## Tasks for this exercise
(A) In the IBD transition program article, what reason is given for establishing the program? Answer in one to three sentences.
(B) Please rewrite the IBD transition program article from "For children with" up to and including "adult care providers.", replacing "task force" with "steering committee".
(C) According to the IBD transition program article, how long is each child enrolled in the program?

## Exercise passage
- - - -

IBD Program Eases Transition From Pediatric to Adult Care

Megan Brooks

October 20, 2016

For children with inflammatory bowel disease (IBD), the transition from pediatric to adult care can be a challenge but a dedicated program can help, early results from the Berliner Transitions Program suggest.

The program was established because "the German government realized that transition is a problem," said Britta Siegmund, MD, from Charité–Universitätsmedizin Berlin, who is a member of the program's task force.

Each child is enrolled in the program for 2 years, during which time there is close collaboration between pediatricians and adult care providers.

Dr Siegmund presented the early results at United European Gastroenterology Week in Vienna.

Case Manager Leads the Way

Each child enrolled in the program is assigned a case manager, who takes care of all the practical issues, maintains contact with the patient, and ensures that the patient is comfortable throughout the transition. When needed, the patient can see both the pediatrician and the new treatment team during the transition period, Dr Siegmund explained.

The program is designed to help children with many long-term pediatric conditions, such as type 1 diabetes, epilepsy, and asthma as they change over to adult care.

Over time, the program builds young patients' understanding of their disease to prepare them and their families for the transition. "So far, our experience demonstrates that the young people who have taken part have arrived into adult care very positively," Dr Siegmund said in a statement.

- - - -

## Information
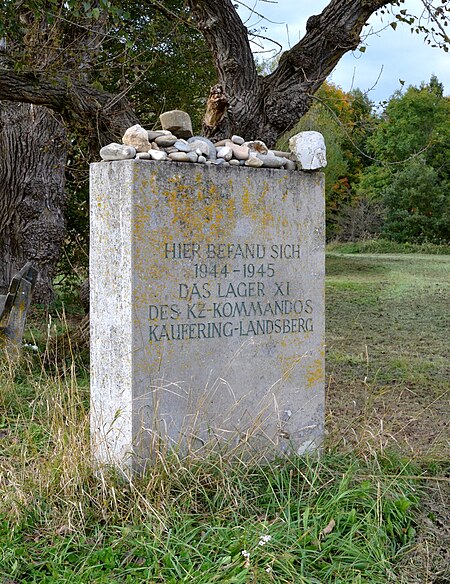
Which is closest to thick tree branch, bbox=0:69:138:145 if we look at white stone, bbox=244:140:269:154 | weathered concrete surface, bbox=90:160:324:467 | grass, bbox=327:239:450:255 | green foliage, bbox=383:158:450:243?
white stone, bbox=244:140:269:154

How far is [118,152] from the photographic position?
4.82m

- - - -

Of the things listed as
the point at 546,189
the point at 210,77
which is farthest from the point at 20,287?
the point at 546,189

- - - -

## Exercise results
(A) The program was established because the German government realized that the transition from pediatric to adult care is a problem.

(B)
For children with inflammatory bowel disease (IBD), the transition from pediatric to adult care can be a challenge but a dedicated program can help, early results from the Berliner Transitions Program suggest.

The program was established because "the German government realized that transition is a problem," said Britta Siegmund, MD, from Charité–Universitätsmedizin Berlin, who is a member of the program's steering committee.

Each child is enrolled in the program for 2 years, during which time there is close collaboration between pediatricians and adult care providers.

(C) Each child is enrolled for 2 years.